Which brings us to the term “conservatism.” Cityslikr’s already tried to anticipate where I’m going with this, with his fancy-shmancy Edmund Burke references. (Geez louise. You cite Reflections on the Revolution in France once, and the rest of your life, you’re shlepping around this giant freakin’ statue on your back.)
But I’m not going there tonight, because for the purposes of this argument, there’s no need to get all academic and elitist-like.
What is conservatism, at its heart? The way I’ve always understood it, it’s about identifying the best and most worthwhile parts of our history and our tradition, and working to preserve and enhance them. It’s informed, I’d submit, by a devotion to the principles of stewardship. We want to leave things the way they were when we found them, or preferably a little bit better, for the next group to come along. If that’s conservatism, and I believe that it is, then sign me up.
In Canada (pardon me while I get mythic), that carries elements of generosity, civility, caring, and community spirit. It’s something that we’ve worked for generations to build, to advance, and to extend to as many of our neighbours and our fellow citizens as possible. It hasn’t come without struggle, and it’s sometimes easy to gloss over some of the less savoury aspects of our history in honouring that, but the bottom line is: we’ve got something here - a culture, a national character, a way of relating to and caring for one another - that’s taken years to build, to develop, to foster. This is our identity. This is who we are. You don’t get to come along and sweep that all away for the sake of some ideological or financial agenda.

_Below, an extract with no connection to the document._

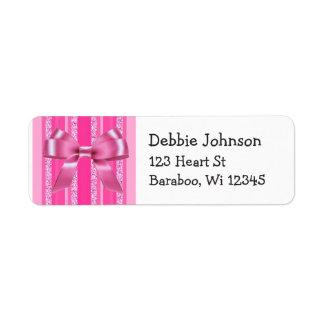 O brilho cor-de-rosa do arco listra a etiqueta do etiqueta endereço de retorno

And that’s why it’s so important to reclaim the mantle of conservatism from those who have hijacked it over the past few decades. Because whether you’re talking about think tanks pushing the austerity agenda and lecturing us about tightening our belts, or tabloid screed-writers fulminating about waste and mismanagement and cultures of entitlement and gravy trains, what’s at work here is a focused and disciplined campaign to dismantle, to tear things apart, and to weaken the bonds of community. If these folks are conservatives, then I’m two steps left of Joe Stalin.
So, while my pal Cityslikr is right about the sort of autocratic bullying we’ve seen from Team Ford passing for conservative orthodoxy, I think he’s wrong in the way he’s set it up. (But he’s such a nice boy. He means well.)

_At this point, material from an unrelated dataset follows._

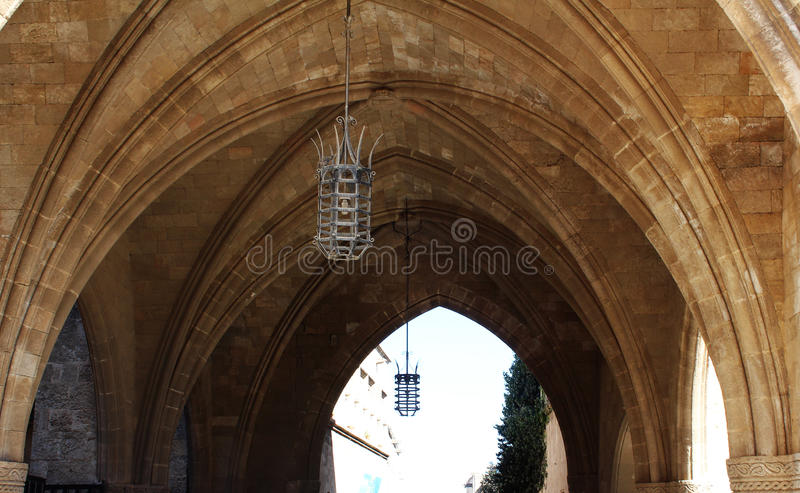 Сводчатый потолок старого замка стоковые изображения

In his opening paragraphs, he gives a vivid description of the anti-democratic impulse, and the bare tolerance of democracy. You can see that at work every day, whenever people complain about how messy and inefficient it is and then vow to keep its practitioners away from their kids’ lemonade stands. Where I differ from him is in his characterization of it as conservative. Disdain for democracy or popular sovereignty has nothing to with liberal or conservative or right or left; fundamentally, it’s about power and privilege. In that context, those are just labels. And it’s because I don’t want to see honourable traditions and intellectual currents stripped of context and meaning, and reduced to mere labels, that I’m arguing against the misuse and misappropriation of the term “conservative.”

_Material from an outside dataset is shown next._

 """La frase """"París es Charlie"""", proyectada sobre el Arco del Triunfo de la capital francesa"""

The folks currently losing their shit because Team Ford’s losing its grip aren’t conservatives. They’re not valiant culture warriors, and they’re not courageous champions of Joe Lunchbucket Subway-Wanting Beleaguered Taxpayer. They’re just part of the noise machine, and they don’t merit any more respect or attention than that.
Related posts:
- Winning back the words: reclaiming ‘elitism’ in the age of Rob Ford | #TOpoli #onpoli
- In answer to @graphicmatt – no, this isn’t conservatism | #TOpoli
- Team Ford goes Godzilla on the waterfront: this ain’t your grandpa’s conservatism
- Not Your Grandaddy’s Conservatism
- Why conservatism needs to be rescued | #cdnpoli
… there is a particular political movement that has refined misdirection in the form of smear campaigns to an art form. There is a particular group that consistently tries to push bigotry and eliminationism into the mainstream. The accusations of treason or support for child pornography come primarily from one side of the aisle. If the only response is to say that we need to be on guard and prepared to engage with this nonsense then all we’re doing is feeding the trolls. If that’s all we’ve got, then the trolls win because while we allow them to suck up our time in endless debates about civil discourse, they’ll finish dismantling democracy and looting the economy.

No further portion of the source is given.